La rosácea es una de las afecciones cutáneas más frecuentes, pero también una de las más mal interpretadas. Enrojecimiento persistente, sensibilidad extrema y la aparición de pequeños vasos visibles suelen ser sus signos más reconocibles.
Sin embargo, reducirla a un problema superficial —o a la presencia de un microorganismo— puede llevar a tratamientos incompletos.
Según explica la dermatóloga Florencia Paniego, el foco no debería estar únicamente en eliminar al Demodex, un ácaro que vive de forma natural en la piel, sino en comprender por qué se genera el contexto ideal para que prolifere.
El verdadero origen: la piel como sistema
“La piel no es un órgano aislado, sino un sistema dinámico que responde a estímulos internos y externos”, sostiene Paniego. En ese equilibrio, la glándula sebácea cumple un rol central.
Cuando esta glándula se altera —por ejemplo, ante estímulos hormonales como el aumento de andrógenos— puede volverse hiperactiva. El resultado es una producción excesiva de sebo con características proinflamatorias, que modifica el ecosistema de la piel.
En ese escenario, el Demodex deja de ser un huésped inocuo y encuentra condiciones ideales para multiplicarse, alimentando un círculo vicioso: más grasa, más inflamación y mayor reacción visible en la piel.
Por qué tratar solo el “bichito” no alcanza
Uno de los errores más comunes, advierte la especialista, es centrar el tratamiento únicamente en erradicar el ácaro. “Si no se corrige el terreno, el problema reaparece”, explica.
Esto implica abordar:
- La regulación de la producción de sebo
- La disminución de la inflamación
- La reparación de la barrera cutánea
Cuando esta barrera está alterada, la piel se vuelve más reactiva y responde de manera exagerada a estímulos como el calor, el estrés o ciertos productos.
Más allá de la piel: el eje intestino–piel
Cada vez hay más evidencia que vincula la rosácea con procesos sistémicos.
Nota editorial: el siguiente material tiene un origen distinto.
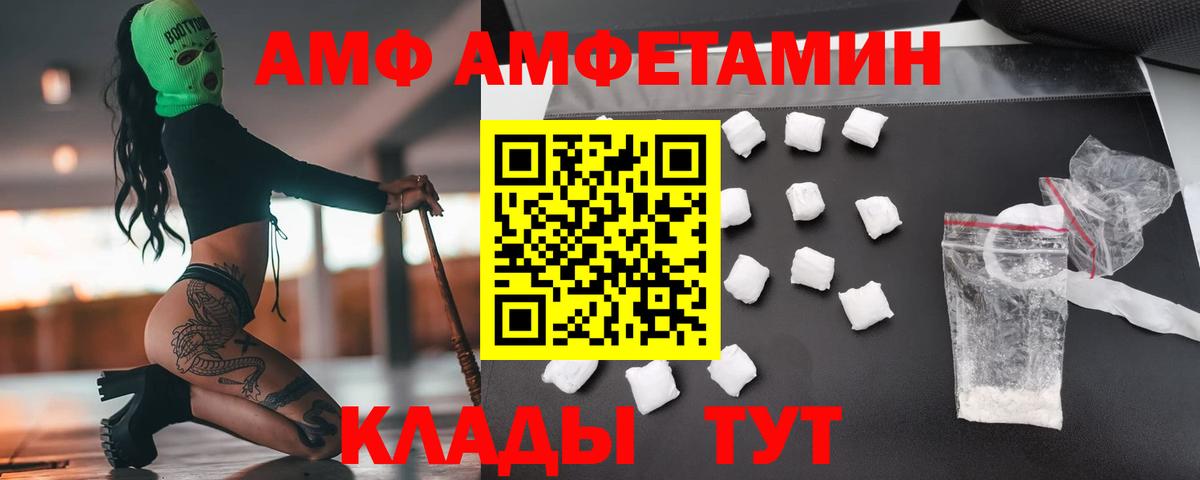 Метамфетамин витя Ишимбай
La inflamación no se limita a la superficie: puede estar influida por desequilibrios en la microbiota intestinal.
Esto ayuda a explicar por qué la rosácea suele aparecer junto a otras condiciones como:
- Acné o piel grasa
- Seborrea
- blefaritis
- Rosácea ocular
- Trastornos inflamatorios intestinales
“El eje intestino–piel tiene un impacto directo en la evolución del cuadro”, señala Paniego.
Hábitos que pueden mejorar (o empeorar) los síntomas
El estilo de vida es un factor clave. La especialista destaca que pequeños cambios pueden marcar una diferencia significativa:
- Alimentación: priorizar alimentos antioxidantes y antiinflamatorios
- Estrés: aprender a gestionarlo reduce los brotes
- Descanso: dormir mal agrava la inflamación
- Actividad física: mejora la regulación general del organismo
También es fundamental identificar los desencadenantes más comunes, entre ellos:
- Alcohol
- Comidas picantes
- Cambios bruscos de temperatura
- Exposición solar sin protección
En particular, la radiación UV actúa como un potente estimulante de la inflamación, por lo que el uso diario de protector solar no es opcional, sino parte del tratamiento.
Un cambio de enfoque: tratar el terreno
La mirada actual propone dejar de pensar la rosácea como un problema aislado y empezar a abordarla como una enfermedad inflamatoria compleja, con componentes hormonales, cutáneos y sistémicos.
“El objetivo no es solo calmar la piel, sino restaurar su funcionamiento”, resume Paniego. Esto implica trabajar sobre las causas profundas para lograr resultados sostenibles en el tiempo.
Porque cuando el terreno se equilibra, la piel —finalmente— responde.